The fourth episode of the Dell saga. I can only speak for my own feelings, as initially I took this train in early September when Dell Technologies went through its then all-time peak at $70 per share. And now it is going to overcome $150, ha-ha. On the way to doubling the market value of Dell, I saw myself cowardly jumping outside in mid-February, when the ride just reached a $87 station and just showed misleading signs of fatigue. Yet, the correction phase was very short-lived. A bottom was formed at $80.5 soon. And it was the first day of March when Dell's Q4 earnings report made the stock soaring to nearly $130. Fortunately, I’ve calculated possible price adjustment targets to the more attractive technical area between $105 and $110. By some quirk of fate, this actually happened in mid-March to allow the crowd of desperate investors like me to buy these dips. We caught this last ride and already won above 40% of net climbing on charts, without even considering leverage factors. This is already an excellent result, against all mental challenges and other hardships of our common journey up the mountain.

What was the driver to prompt Dell Technologies rising by 11.21% in one trading session of May 15 again? The company's press release tells us that the newly developed PowerEdge family of Dell servers for cloud service providers (CSPs), and smaller businesses as well, introduced great performance upgrades. Dell PowerEdge T160 and R260 servers may double the performance at almost half the physical footprint (42% in case of T60), as a bright example, while R670 and R770 CSP Edition servers provide a new standardized server architecture "for simpler deployment and serviceability", going to be first to market with the Intel ® Xeon ® 6 Efficient core processor to provide up to 2.3x more performance per rack compared to the previous generation. The T60 based server is 23% more power efficient compared to the previous generation. Thus, Dell is successfully expanding its already top-selling portfolio. In the AI era, Dell customers will get the computing power to handle necessary and more intensive workloads "across edge, core data centers and the cloud", including high-density and scale-out cloud workloads like virtualization and data analytics, while also trying "to manage power and emissions" due to smart cooling technologies and via the use of sustainable materials like unpainted metal chassis, according to Travis Vigil, a senior vice president at Dell Technologies. Through a special early access program, more customers could evaluate new servers so that CSPs can scale production from day one of availability.

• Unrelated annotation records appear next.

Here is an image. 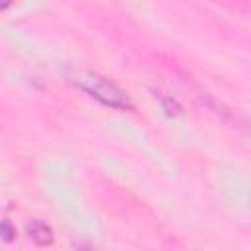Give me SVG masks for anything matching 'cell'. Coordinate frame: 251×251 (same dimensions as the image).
<instances>
[{
    "label": "cell",
    "mask_w": 251,
    "mask_h": 251,
    "mask_svg": "<svg viewBox=\"0 0 251 251\" xmlns=\"http://www.w3.org/2000/svg\"><path fill=\"white\" fill-rule=\"evenodd\" d=\"M71 80L84 90L86 94H90L92 98H96L98 102H102L104 106L110 108H118V110H129L131 102L126 96V92L122 88H118L110 78L92 73V71H75L71 75Z\"/></svg>",
    "instance_id": "6da1fadb"
},
{
    "label": "cell",
    "mask_w": 251,
    "mask_h": 251,
    "mask_svg": "<svg viewBox=\"0 0 251 251\" xmlns=\"http://www.w3.org/2000/svg\"><path fill=\"white\" fill-rule=\"evenodd\" d=\"M27 231H29V237H33L39 245H45V243H51V229L43 224V222H39V220H33L29 226H27Z\"/></svg>",
    "instance_id": "7a4b0ae2"
},
{
    "label": "cell",
    "mask_w": 251,
    "mask_h": 251,
    "mask_svg": "<svg viewBox=\"0 0 251 251\" xmlns=\"http://www.w3.org/2000/svg\"><path fill=\"white\" fill-rule=\"evenodd\" d=\"M0 235H4V237H10V235H14V229L10 227V224H6V222H4V224L0 226Z\"/></svg>",
    "instance_id": "3957f363"
},
{
    "label": "cell",
    "mask_w": 251,
    "mask_h": 251,
    "mask_svg": "<svg viewBox=\"0 0 251 251\" xmlns=\"http://www.w3.org/2000/svg\"><path fill=\"white\" fill-rule=\"evenodd\" d=\"M12 4V0H0V10H6Z\"/></svg>",
    "instance_id": "277c9868"
}]
</instances>
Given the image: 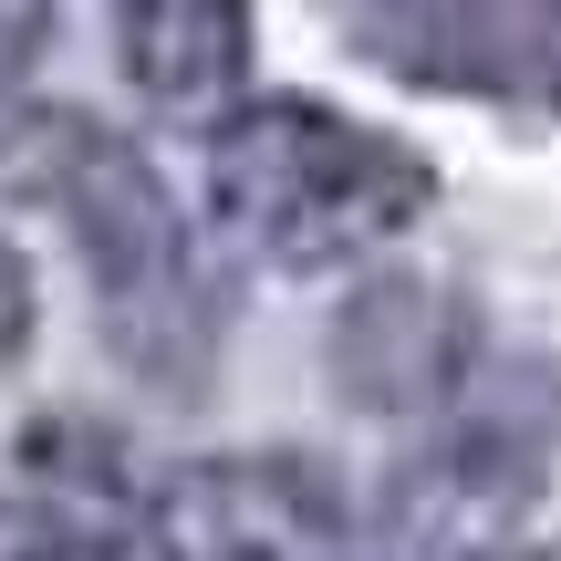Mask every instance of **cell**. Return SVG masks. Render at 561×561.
<instances>
[{
  "label": "cell",
  "instance_id": "5",
  "mask_svg": "<svg viewBox=\"0 0 561 561\" xmlns=\"http://www.w3.org/2000/svg\"><path fill=\"white\" fill-rule=\"evenodd\" d=\"M115 42L146 104L219 115L250 73V0H115Z\"/></svg>",
  "mask_w": 561,
  "mask_h": 561
},
{
  "label": "cell",
  "instance_id": "2",
  "mask_svg": "<svg viewBox=\"0 0 561 561\" xmlns=\"http://www.w3.org/2000/svg\"><path fill=\"white\" fill-rule=\"evenodd\" d=\"M208 198L229 240L261 250L271 271H343L437 208V167L364 115H333L312 94H261L208 136Z\"/></svg>",
  "mask_w": 561,
  "mask_h": 561
},
{
  "label": "cell",
  "instance_id": "9",
  "mask_svg": "<svg viewBox=\"0 0 561 561\" xmlns=\"http://www.w3.org/2000/svg\"><path fill=\"white\" fill-rule=\"evenodd\" d=\"M520 561H561V551H520Z\"/></svg>",
  "mask_w": 561,
  "mask_h": 561
},
{
  "label": "cell",
  "instance_id": "6",
  "mask_svg": "<svg viewBox=\"0 0 561 561\" xmlns=\"http://www.w3.org/2000/svg\"><path fill=\"white\" fill-rule=\"evenodd\" d=\"M520 500H530V447H520V437H458V447L416 479L405 520H416L426 561H468L479 541H500V530L520 520Z\"/></svg>",
  "mask_w": 561,
  "mask_h": 561
},
{
  "label": "cell",
  "instance_id": "4",
  "mask_svg": "<svg viewBox=\"0 0 561 561\" xmlns=\"http://www.w3.org/2000/svg\"><path fill=\"white\" fill-rule=\"evenodd\" d=\"M333 364H343V385H354L364 405L405 416V405H437L447 385L468 375V322H458V301L426 291V280H375V291H354V312H343Z\"/></svg>",
  "mask_w": 561,
  "mask_h": 561
},
{
  "label": "cell",
  "instance_id": "1",
  "mask_svg": "<svg viewBox=\"0 0 561 561\" xmlns=\"http://www.w3.org/2000/svg\"><path fill=\"white\" fill-rule=\"evenodd\" d=\"M0 178L32 208H53V229L73 240L83 280H94L104 343L136 364L146 385H198L208 343H219V301H208V271L187 250V219L167 208L157 167L94 115H21V136L0 146Z\"/></svg>",
  "mask_w": 561,
  "mask_h": 561
},
{
  "label": "cell",
  "instance_id": "8",
  "mask_svg": "<svg viewBox=\"0 0 561 561\" xmlns=\"http://www.w3.org/2000/svg\"><path fill=\"white\" fill-rule=\"evenodd\" d=\"M32 343V271H21V250L0 240V364Z\"/></svg>",
  "mask_w": 561,
  "mask_h": 561
},
{
  "label": "cell",
  "instance_id": "3",
  "mask_svg": "<svg viewBox=\"0 0 561 561\" xmlns=\"http://www.w3.org/2000/svg\"><path fill=\"white\" fill-rule=\"evenodd\" d=\"M146 561H364L354 500L312 458H187L136 510Z\"/></svg>",
  "mask_w": 561,
  "mask_h": 561
},
{
  "label": "cell",
  "instance_id": "7",
  "mask_svg": "<svg viewBox=\"0 0 561 561\" xmlns=\"http://www.w3.org/2000/svg\"><path fill=\"white\" fill-rule=\"evenodd\" d=\"M42 32H53V0H0V94H11V83L32 73Z\"/></svg>",
  "mask_w": 561,
  "mask_h": 561
}]
</instances>
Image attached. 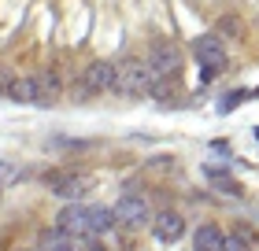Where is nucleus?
I'll return each instance as SVG.
<instances>
[{
    "label": "nucleus",
    "instance_id": "7ed1b4c3",
    "mask_svg": "<svg viewBox=\"0 0 259 251\" xmlns=\"http://www.w3.org/2000/svg\"><path fill=\"white\" fill-rule=\"evenodd\" d=\"M193 56H196V63L204 67V78H215V74L226 70V48H222L219 33L196 37V41H193Z\"/></svg>",
    "mask_w": 259,
    "mask_h": 251
},
{
    "label": "nucleus",
    "instance_id": "4468645a",
    "mask_svg": "<svg viewBox=\"0 0 259 251\" xmlns=\"http://www.w3.org/2000/svg\"><path fill=\"white\" fill-rule=\"evenodd\" d=\"M219 33H233V37H241L244 30H241V22H237V19H222V22H219Z\"/></svg>",
    "mask_w": 259,
    "mask_h": 251
},
{
    "label": "nucleus",
    "instance_id": "9b49d317",
    "mask_svg": "<svg viewBox=\"0 0 259 251\" xmlns=\"http://www.w3.org/2000/svg\"><path fill=\"white\" fill-rule=\"evenodd\" d=\"M8 96H11V100H19V104H33V100H41V85H37V78H11Z\"/></svg>",
    "mask_w": 259,
    "mask_h": 251
},
{
    "label": "nucleus",
    "instance_id": "dca6fc26",
    "mask_svg": "<svg viewBox=\"0 0 259 251\" xmlns=\"http://www.w3.org/2000/svg\"><path fill=\"white\" fill-rule=\"evenodd\" d=\"M26 251H33V247H26Z\"/></svg>",
    "mask_w": 259,
    "mask_h": 251
},
{
    "label": "nucleus",
    "instance_id": "1a4fd4ad",
    "mask_svg": "<svg viewBox=\"0 0 259 251\" xmlns=\"http://www.w3.org/2000/svg\"><path fill=\"white\" fill-rule=\"evenodd\" d=\"M193 247L196 251H226V233L219 225H200L193 233Z\"/></svg>",
    "mask_w": 259,
    "mask_h": 251
},
{
    "label": "nucleus",
    "instance_id": "ddd939ff",
    "mask_svg": "<svg viewBox=\"0 0 259 251\" xmlns=\"http://www.w3.org/2000/svg\"><path fill=\"white\" fill-rule=\"evenodd\" d=\"M252 240H255V236H244L241 229H233L226 236V251H252Z\"/></svg>",
    "mask_w": 259,
    "mask_h": 251
},
{
    "label": "nucleus",
    "instance_id": "2eb2a0df",
    "mask_svg": "<svg viewBox=\"0 0 259 251\" xmlns=\"http://www.w3.org/2000/svg\"><path fill=\"white\" fill-rule=\"evenodd\" d=\"M8 85H11V78L4 74V70H0V89H8Z\"/></svg>",
    "mask_w": 259,
    "mask_h": 251
},
{
    "label": "nucleus",
    "instance_id": "6e6552de",
    "mask_svg": "<svg viewBox=\"0 0 259 251\" xmlns=\"http://www.w3.org/2000/svg\"><path fill=\"white\" fill-rule=\"evenodd\" d=\"M152 233H156L163 244H174V240H182V233H185V218L178 211H159L156 218H152Z\"/></svg>",
    "mask_w": 259,
    "mask_h": 251
},
{
    "label": "nucleus",
    "instance_id": "20e7f679",
    "mask_svg": "<svg viewBox=\"0 0 259 251\" xmlns=\"http://www.w3.org/2000/svg\"><path fill=\"white\" fill-rule=\"evenodd\" d=\"M45 181H49V188L56 196H63V199H81L89 192V185H93V177L89 174H81V170H56V174H49L45 177Z\"/></svg>",
    "mask_w": 259,
    "mask_h": 251
},
{
    "label": "nucleus",
    "instance_id": "0eeeda50",
    "mask_svg": "<svg viewBox=\"0 0 259 251\" xmlns=\"http://www.w3.org/2000/svg\"><path fill=\"white\" fill-rule=\"evenodd\" d=\"M81 89L85 92H111L115 89V67L111 63H89L81 70Z\"/></svg>",
    "mask_w": 259,
    "mask_h": 251
},
{
    "label": "nucleus",
    "instance_id": "f8f14e48",
    "mask_svg": "<svg viewBox=\"0 0 259 251\" xmlns=\"http://www.w3.org/2000/svg\"><path fill=\"white\" fill-rule=\"evenodd\" d=\"M37 85H41V100H56V96H60V89H63V81H60V74H56L52 67H45L37 74Z\"/></svg>",
    "mask_w": 259,
    "mask_h": 251
},
{
    "label": "nucleus",
    "instance_id": "9d476101",
    "mask_svg": "<svg viewBox=\"0 0 259 251\" xmlns=\"http://www.w3.org/2000/svg\"><path fill=\"white\" fill-rule=\"evenodd\" d=\"M41 251H81V247H78V236H70L60 225H52V229L41 233Z\"/></svg>",
    "mask_w": 259,
    "mask_h": 251
},
{
    "label": "nucleus",
    "instance_id": "423d86ee",
    "mask_svg": "<svg viewBox=\"0 0 259 251\" xmlns=\"http://www.w3.org/2000/svg\"><path fill=\"white\" fill-rule=\"evenodd\" d=\"M63 233L78 236V240H93V218H89V207H81V203H67L60 211V218H56Z\"/></svg>",
    "mask_w": 259,
    "mask_h": 251
},
{
    "label": "nucleus",
    "instance_id": "f257e3e1",
    "mask_svg": "<svg viewBox=\"0 0 259 251\" xmlns=\"http://www.w3.org/2000/svg\"><path fill=\"white\" fill-rule=\"evenodd\" d=\"M156 85V74H152L148 59H122L115 67V89L111 92H126V96H145Z\"/></svg>",
    "mask_w": 259,
    "mask_h": 251
},
{
    "label": "nucleus",
    "instance_id": "f03ea898",
    "mask_svg": "<svg viewBox=\"0 0 259 251\" xmlns=\"http://www.w3.org/2000/svg\"><path fill=\"white\" fill-rule=\"evenodd\" d=\"M145 59H148V67H152L156 78H178V70H182V48L174 41H167V37L152 41Z\"/></svg>",
    "mask_w": 259,
    "mask_h": 251
},
{
    "label": "nucleus",
    "instance_id": "39448f33",
    "mask_svg": "<svg viewBox=\"0 0 259 251\" xmlns=\"http://www.w3.org/2000/svg\"><path fill=\"white\" fill-rule=\"evenodd\" d=\"M111 214H115V222H119V225H130V229H137V225H145V222H148L152 207H148V199L141 196V192H126V196H119V203L111 207Z\"/></svg>",
    "mask_w": 259,
    "mask_h": 251
}]
</instances>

Investment house monsters immediately raised their price targets for Dell. Morgan Stanley updated its target price from $128 to $152. “Even after a >100% move in the T12M, DELL trades at just 13x our new FY26 EPS of $10.12 (18% above Street) & remains the best way to play 1) building AI server momentum, 2) inflecting storage demand, and 3) an improving PC mkt,” its analysts said in a yesterday night's note. They suppose earnings of "just over $8 per share" in the financial year of 2025 already, against the consensus of $7.55, and as much as $10.12 in the next annual period in 2026, up from their own previous $9.11 estimate, betting on "continued quarter-over-quarter AI server backlog growth". “We believe the big tier 2 CSP win referenced above could equate to a $2B order this quarter, which means AI backlog at the end of the April quarter would be just under $4B, and potentially higher taking into account smaller enterprise wins, barring any material changes in rev rec in the April quarter,” analysts note.

Well, I am not such a smart guy to check these calculations or to estimate it in a more precise way than a Morgan Stanley leading team. Yet, I have enough brain to keep holding the stock during this summer, and I hope to see higher price peaks in the nearest two or three months at least, as long as the Wall Street indexes are setting new records.